*WHAT IS ASKED*. Transcribe the tail of the listing: start at the line containing "Taking this photo" and stop after the last line, keeping every character as is and adding nothing.

Records from a spatial question set
- - - -

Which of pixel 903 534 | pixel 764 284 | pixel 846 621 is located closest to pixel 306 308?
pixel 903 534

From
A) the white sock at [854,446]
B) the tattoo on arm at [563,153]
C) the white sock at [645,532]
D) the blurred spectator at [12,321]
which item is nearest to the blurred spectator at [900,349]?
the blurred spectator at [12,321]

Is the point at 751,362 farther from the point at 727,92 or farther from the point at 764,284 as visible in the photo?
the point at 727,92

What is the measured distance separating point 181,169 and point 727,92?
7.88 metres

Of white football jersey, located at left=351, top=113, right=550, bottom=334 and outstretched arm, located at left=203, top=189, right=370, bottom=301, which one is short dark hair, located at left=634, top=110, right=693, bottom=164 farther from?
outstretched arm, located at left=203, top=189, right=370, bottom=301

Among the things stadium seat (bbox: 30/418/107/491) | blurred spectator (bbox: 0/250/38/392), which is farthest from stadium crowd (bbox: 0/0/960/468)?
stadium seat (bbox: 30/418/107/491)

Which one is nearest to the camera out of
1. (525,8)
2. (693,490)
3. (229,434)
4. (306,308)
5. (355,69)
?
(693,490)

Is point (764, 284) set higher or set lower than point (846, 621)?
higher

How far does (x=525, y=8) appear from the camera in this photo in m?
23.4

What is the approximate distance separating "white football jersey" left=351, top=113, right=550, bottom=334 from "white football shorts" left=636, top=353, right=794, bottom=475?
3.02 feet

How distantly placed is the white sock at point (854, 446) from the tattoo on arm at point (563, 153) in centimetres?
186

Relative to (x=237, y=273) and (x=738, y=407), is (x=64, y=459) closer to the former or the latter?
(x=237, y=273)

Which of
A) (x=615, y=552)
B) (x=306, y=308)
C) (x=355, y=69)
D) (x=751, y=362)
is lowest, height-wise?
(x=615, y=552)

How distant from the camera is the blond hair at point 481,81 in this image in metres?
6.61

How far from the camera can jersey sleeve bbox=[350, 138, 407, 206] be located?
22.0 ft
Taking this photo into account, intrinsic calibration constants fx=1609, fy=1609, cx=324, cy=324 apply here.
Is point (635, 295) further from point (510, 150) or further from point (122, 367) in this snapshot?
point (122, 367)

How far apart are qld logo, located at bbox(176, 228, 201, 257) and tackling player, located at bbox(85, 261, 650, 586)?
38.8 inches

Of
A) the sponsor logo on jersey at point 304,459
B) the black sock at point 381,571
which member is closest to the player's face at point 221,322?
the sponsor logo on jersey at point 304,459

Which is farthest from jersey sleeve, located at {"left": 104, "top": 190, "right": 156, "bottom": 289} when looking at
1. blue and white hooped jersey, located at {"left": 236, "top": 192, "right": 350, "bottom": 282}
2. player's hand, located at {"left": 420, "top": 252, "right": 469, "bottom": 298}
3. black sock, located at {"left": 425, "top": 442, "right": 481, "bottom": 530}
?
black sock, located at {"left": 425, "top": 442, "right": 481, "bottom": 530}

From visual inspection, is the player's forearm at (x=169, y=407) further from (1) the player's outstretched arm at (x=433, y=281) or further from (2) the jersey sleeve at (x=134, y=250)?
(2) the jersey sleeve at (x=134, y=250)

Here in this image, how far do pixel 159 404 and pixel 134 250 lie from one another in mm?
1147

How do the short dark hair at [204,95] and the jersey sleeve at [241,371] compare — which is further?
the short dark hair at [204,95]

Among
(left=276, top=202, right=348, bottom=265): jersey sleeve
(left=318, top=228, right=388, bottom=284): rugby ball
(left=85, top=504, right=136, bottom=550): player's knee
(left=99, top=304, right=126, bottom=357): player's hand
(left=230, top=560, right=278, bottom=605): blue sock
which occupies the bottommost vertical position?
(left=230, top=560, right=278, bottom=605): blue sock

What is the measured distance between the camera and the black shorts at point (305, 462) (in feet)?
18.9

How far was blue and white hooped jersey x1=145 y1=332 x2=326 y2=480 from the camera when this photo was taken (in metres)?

- - - -

*SOLUTION TO THIS TASK*.
Taking this photo into account, intrinsic calibration constants fx=1609, fy=1609, cx=324, cy=324 apply here.
Is point (635, 295) further from point (510, 150) or further from point (122, 367) in this snapshot?
point (122, 367)

How far apart are qld logo, located at bbox(176, 228, 201, 257) and tackling player, located at bbox(85, 261, 650, 586)?
38.8 inches

Of
A) the sponsor logo on jersey at point 304,459
B) the black sock at point 381,571
which member is closest to the player's face at point 221,322?
the sponsor logo on jersey at point 304,459

Which is farthest from jersey sleeve, located at {"left": 104, "top": 190, "right": 156, "bottom": 289} when looking at
1. blue and white hooped jersey, located at {"left": 236, "top": 192, "right": 350, "bottom": 282}
2. player's hand, located at {"left": 420, "top": 252, "right": 469, "bottom": 298}
3. black sock, located at {"left": 425, "top": 442, "right": 481, "bottom": 530}
?
black sock, located at {"left": 425, "top": 442, "right": 481, "bottom": 530}

From visual inspection, is the player's forearm at (x=169, y=407) further from (1) the player's outstretched arm at (x=433, y=281) or further from (2) the jersey sleeve at (x=134, y=250)?
(2) the jersey sleeve at (x=134, y=250)

Here in this image, how far do pixel 159 404 and pixel 134 250 lie from one another in mm?
1147

How do the short dark hair at [204,95] and the jersey sleeve at [241,371] compare — which is further?
the short dark hair at [204,95]

Among
(left=276, top=202, right=348, bottom=265): jersey sleeve
(left=318, top=228, right=388, bottom=284): rugby ball
(left=85, top=504, right=136, bottom=550): player's knee
(left=99, top=304, right=126, bottom=357): player's hand
(left=230, top=560, right=278, bottom=605): blue sock
which occupies the bottommost vertical position?
(left=230, top=560, right=278, bottom=605): blue sock

What is the measured distance between the camera and the black shorts at point (305, 462) (in feet)?
18.9

How far was blue and white hooped jersey x1=145 y1=332 x2=326 y2=480 from the camera when this photo was taken (in metres)?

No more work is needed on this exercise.